We can see massive improvement and in production this was in the range of 25–35%. But we still see a massive amount of request work. On the winston side thing are looking really good. However we can now replace that with pino since we do not need any extra features and use a native HTTP request module which is almost a drop in replacement:

const http = require('http')
const logger = require('pino')()
http.get("http://link", (rep) => {
rep.pipe(fs.createWriteStream(...))
...
v8-profiler sunburst (pino + http keepalive)

Now this again shows a big difference in a profiler. Actual code has shown a consistent improvement around 5% when replacing winston with pino and another 35% improvement when replacing request with a native HTTP/S module.

Wrapping up

Now we did get a lot of improvement from the early version. But we also need to make sure we haven’t lost any features. If there are missing features we have to develop these and then make sure we haven’t slowed down our app just the same.

One thing we can’t conclude is that swapping out one module for another module will bring you significant benefits, just because you found one scenario where this is the case, like this one. 
Majority of projects wont see the difference as most of the performance hit comes from the network and disk I/O. If you add micro-services into the mix, biggest issues come from the decisions you make for the whole architecture. The point being, you should spend the time to know your frameworks given your requirements.

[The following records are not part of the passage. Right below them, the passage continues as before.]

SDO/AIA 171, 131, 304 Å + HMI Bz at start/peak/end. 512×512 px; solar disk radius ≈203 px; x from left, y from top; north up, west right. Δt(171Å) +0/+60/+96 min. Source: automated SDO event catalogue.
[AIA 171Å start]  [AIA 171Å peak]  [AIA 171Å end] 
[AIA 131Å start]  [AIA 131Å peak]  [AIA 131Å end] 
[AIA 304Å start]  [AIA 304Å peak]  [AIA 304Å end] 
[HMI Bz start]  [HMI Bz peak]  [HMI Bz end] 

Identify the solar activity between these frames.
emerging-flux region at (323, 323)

When it comes to specific requirements there are great libraries like pino and needle for those in a need of a logger and an request library. There is also a micro web framework which, in my opinion, is great for micro-service environment. But unless that service is heavily used as mentioned before, you probably won’t spot a difference and you might be missing features which you will need to implement yourself. Other times you need to get the right tool for the job, even if that means using some other language instead.

I have had a lot of experience with optimizing and profiling code and the only thing we can be sure of is that this is a great way to get to know you program and improve your code. If you get to the point that you think Node.js is slow, now you know how to find where the bottleneck is.